Task instructions: Repeat the records below verbatim and include no pictures.

Records supplied:
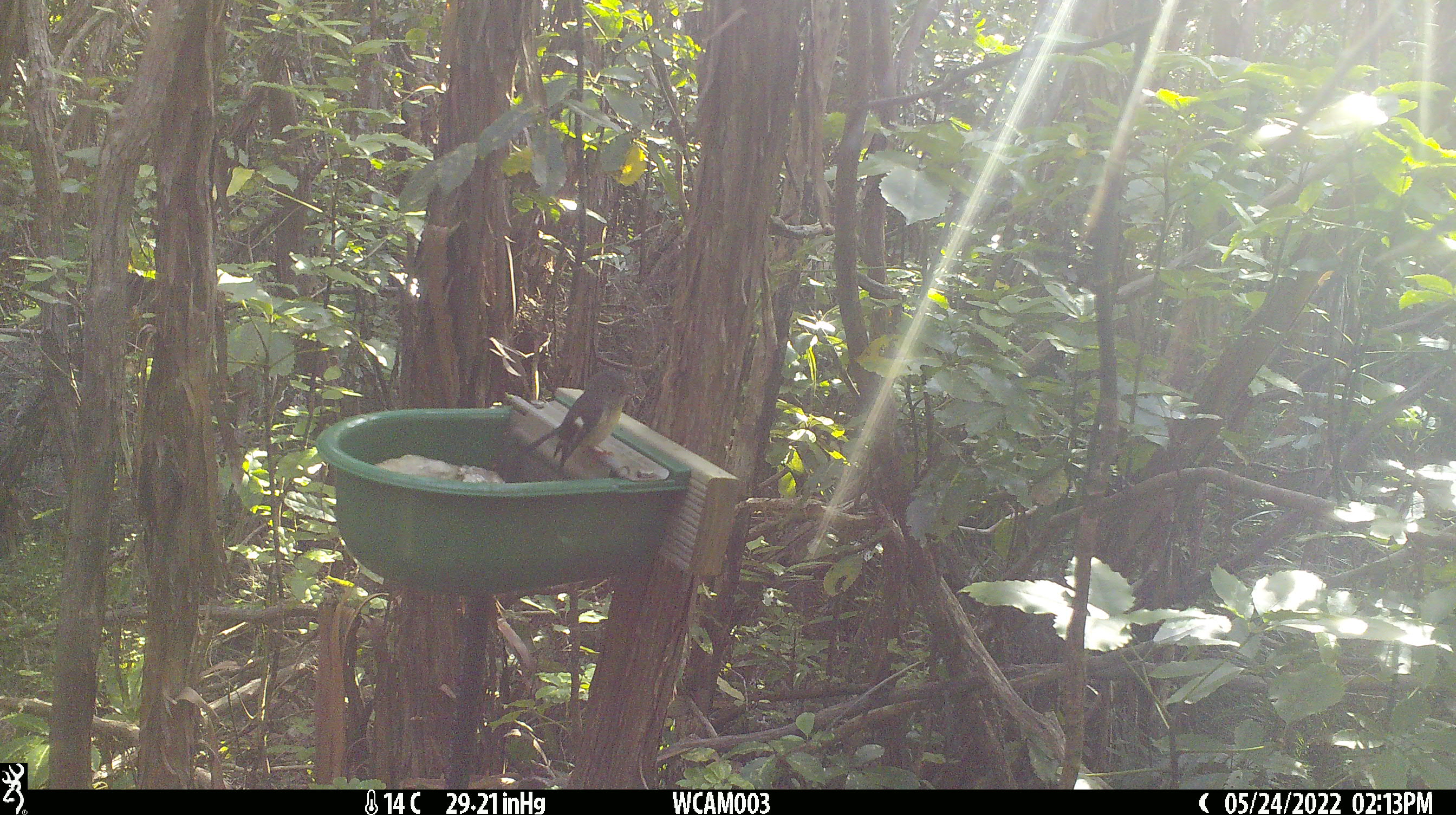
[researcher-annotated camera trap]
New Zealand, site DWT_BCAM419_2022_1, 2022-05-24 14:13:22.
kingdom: Animalia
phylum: Chordata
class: Aves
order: Passeriformes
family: Petroicidae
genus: Petroica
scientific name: Petroica macrocephala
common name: tomtit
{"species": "tomtit (Petroica macrocephala)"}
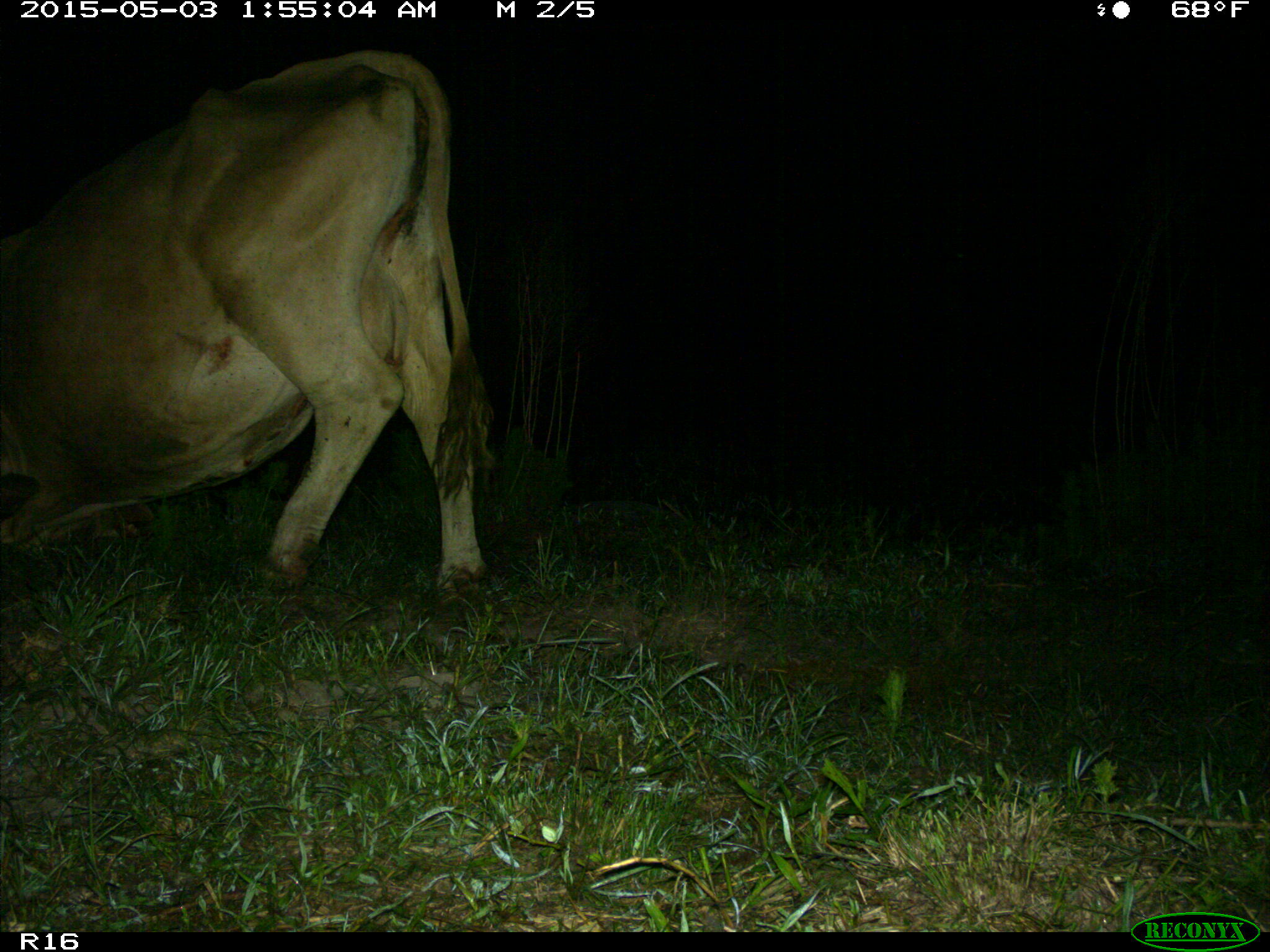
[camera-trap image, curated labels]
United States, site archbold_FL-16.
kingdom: Animalia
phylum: Chordata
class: Mammalia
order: Artiodactyla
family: Bovidae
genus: Bos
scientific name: Bos taurus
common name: domestic cow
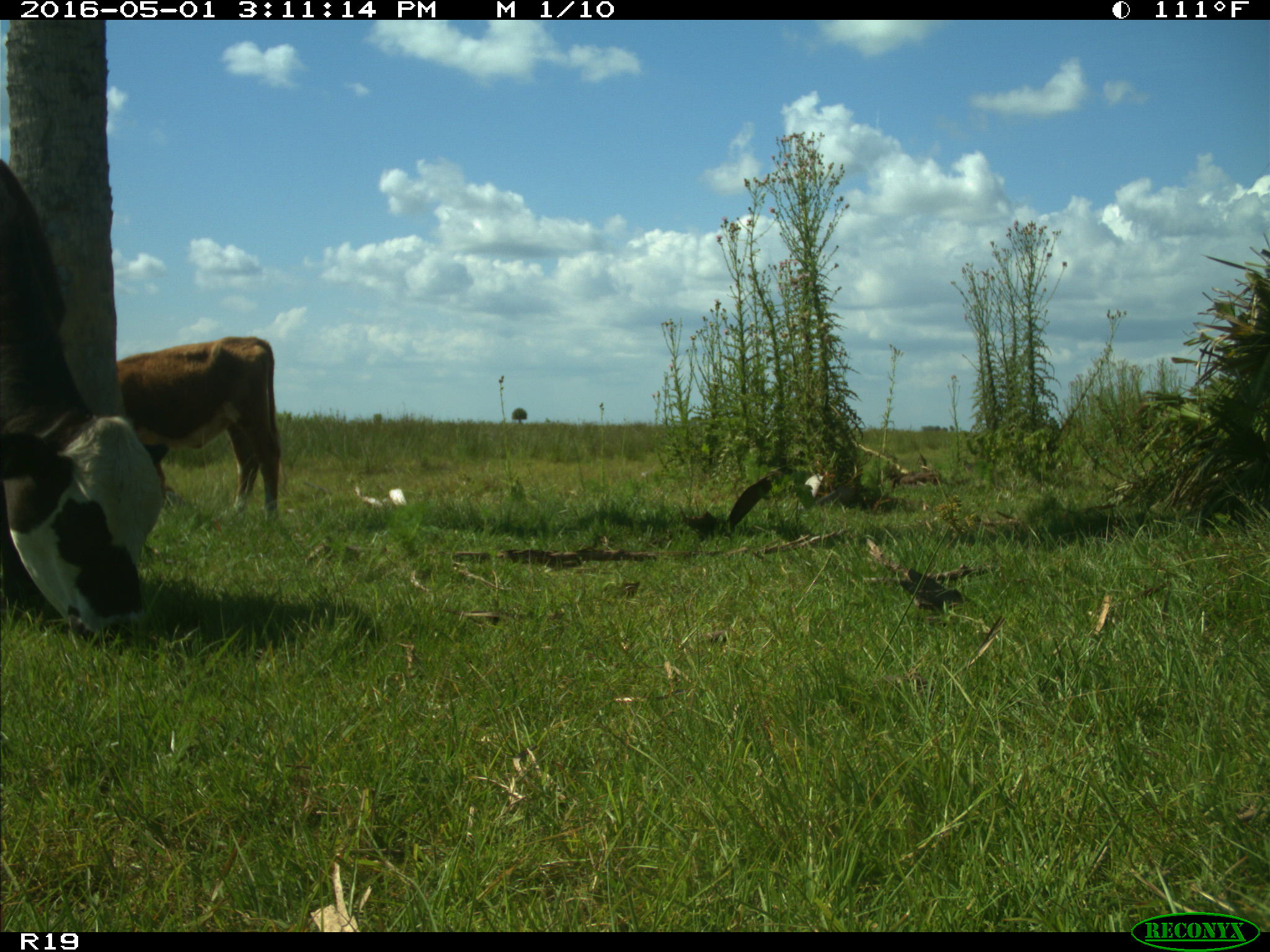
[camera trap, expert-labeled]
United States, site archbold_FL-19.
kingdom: Animalia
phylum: Chordata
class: Mammalia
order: Artiodactyla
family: Bovidae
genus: Bos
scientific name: Bos taurus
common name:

Reply:
[researcher-annotated camera trap]
New Zealand, site DWT_BCAM419_2022_1, 2022-05-24 14:13:22.
kingdom: Animalia
phylum: Chordata
class: Aves
order: Passeriformes
family: Petroicidae
genus: Petroica
scientific name: Petroica macrocephala
common name: tomtit
{"species": "tomtit (Petroica macrocephala)"}
[camera-trap image, curated labels]
United States, site archbold_FL-16.
kingdom: Animalia
phylum: Chordata
class: Mammalia
order: Artiodactyla
family: Bovidae
genus: Bos
scientific name: Bos taurus
common name: domestic cow
[camera trap, expert-labeled]
United States, site archbold_FL-19.
kingdom: Animalia
phylum: Chordata
class: Mammalia
order: Artiodactyla
family: Bovidae
genus: Bos
scientific name: Bos taurus
common name:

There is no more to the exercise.